[Excerpted text]:
□ □ □ □ □ □ □

In many cases, one is not only interested in parameter estimation but also in the prediction for future observations. The first step is the prediction of a future random effect \(\phi_{\text{pred}}\). The simulation of a new random effect is direct for the frequentist parametric approach sampling from \(\mathcal{N}(\widehat{\mu}, \widehat{\Omega})\). For the nonparametric approach, first note that \(\widehat{f}_h\) is an estimator given on a discrete grid \(\{x_1, \dots, x_n\}\), i.e. a vector of corresponding \(\{p_1, \dots, p_n\}\) after normalisation. Simulating from the estimator \(\widehat{f}_h\) can therefore be performed simulating a discrete variable from vector \(\{x_1, \dots, x_n\}\) with (normalized) probabilities \(\{p_1, \dots, p_n\}\). For the Bayesian approach, a new \(\phi_{\text{pred}}\) is sampled from the predictive distribution \(p(\phi_{\text{pred}}| \mathbf{X}_{1:M})=\int p(\phi_{\text{pred}}| \mu,\Omega) p(\mu,\Omega| \mathbf{X}_{1:M})\,d(\mu,\Omega)\) where the posterior of \(\mu\) and \(\Omega\) is approximated by the results of the Gibbs sampler. This distribution is not explicit, and hence we suggest to sample over a grid through inversion method, equal to the nonparametric case.
Given a new random effect \(\phi_{\text{pred}}\), we are able to simulate predictive trajectories. This is performed using the transition density \(p(X(t_k)|X(t_{k-1}), \phi_{\text{pred}}, \sigma^2)\) for the frequentist approach. The starting points of the process \(x_j\) are the observed ones. For the Bayesian approach, we implement two prediction settings. Firstly, analogously to the frequentist approach a new trajectory is simulated using the transition density \(p(X(t_k)|X(t_{k-1}), \phi_{\text{pred}}, \sigma^2)\) where \(\phi_{\text{pred}}\) is sampled from the MCMC (Markov chain Monte Carlo) posterior distribution \(p(\phi|X_{1:M})\). Secondly, we can calculate the predictive distribution \[p(X(t_i)|\mathbf{X}_{1:M}) = \int p(X(t_i)| \phi_{\text{pred}}, \sigma^2)p(\phi_{\text{pred}}, \sigma^2| \mathbf{X}_{1:M})\, d(\phi_{\text{pred}}, \sigma^2)\] in each time point. We can then calculate only the quantiles for a prediction interval or to draw directly samples from the predictive distribution. For this predictive distribution, we take the starting point \(x_j=x_0\) to be the same for all series. If the starting points would vary, this is an additional random effect whose density has to be estimated. This is not implemented in the estimation procedure and will, therefore, left out for the prediction.
It is then interesting to compare the new trajectories with the real ones. If the number of new trajectories is large enough we compute an empirical confidence interval.
This Section presents an overview of the functions implemented in the package. Illustrations of the code are given in Section 4.
Data is a matrix X of size \(M
\times N\) for \(M\)
trajectories with \(N\) time points.

□ □ □ □ □ □ □

[Written task A]:
From the passage on predicting future observations, list each approach it describes for simulating a new random effect.
[Written task B]:
In the passage on predicting future observations, what approximates the posterior of \(\mu\) and \(\Omega\) in the Bayesian approach?

[Data excerpt]:

□ □ □ □ □ □ □

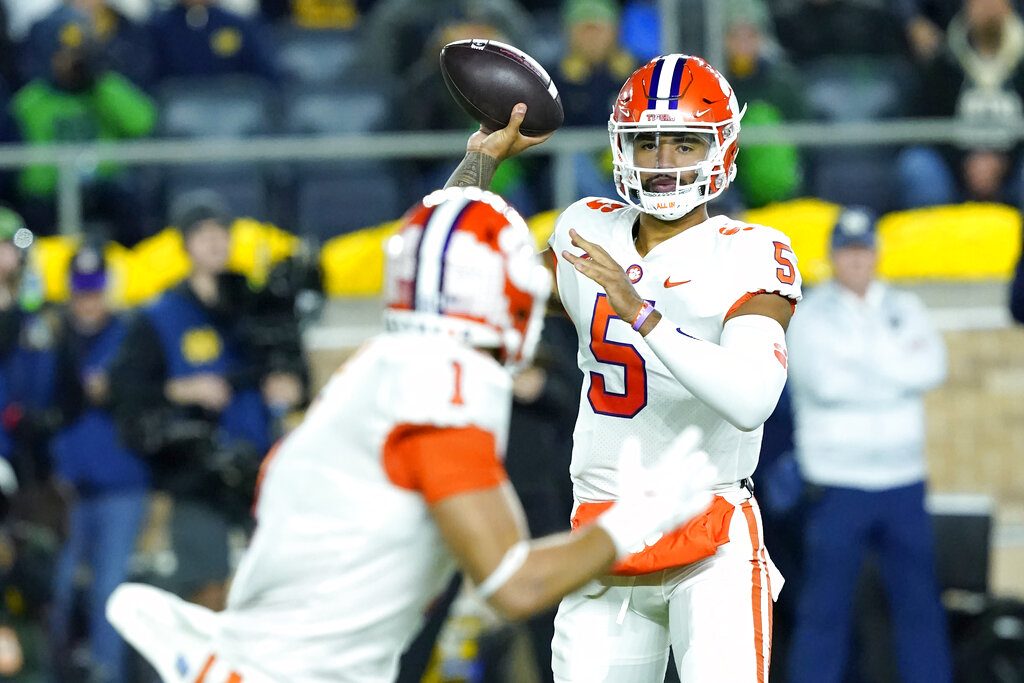 Louisville vs Clemson Predictions Odds Betting Preview November 12, 2022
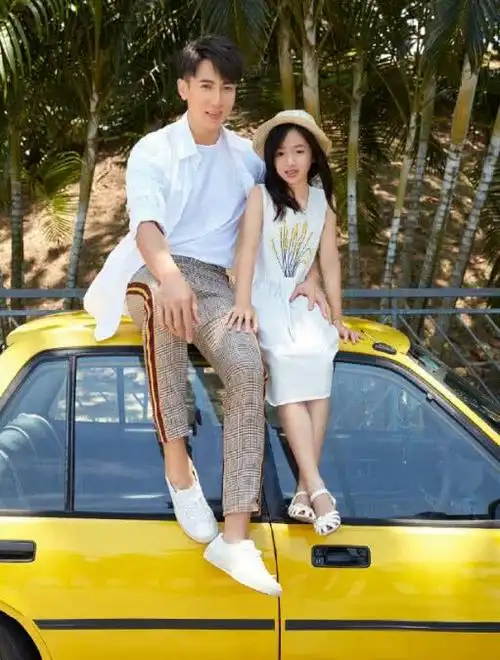 neinei长大了,长发白裙亭亭玉立,网友:完美继承爸爸优点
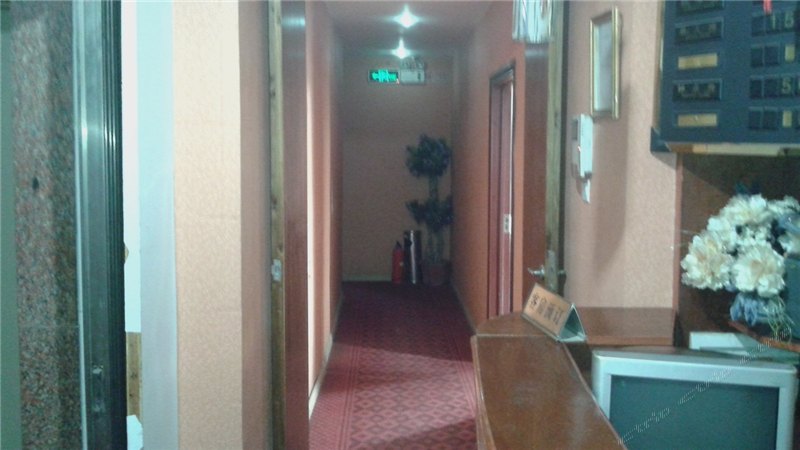 hotelPic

□ □ □ □ □ □ □

[Written response A]:
- Frequentist parametric approach
- Nonparametric approach
- Bayesian approach

[Written response B]:
The results of the Gibbs sampler.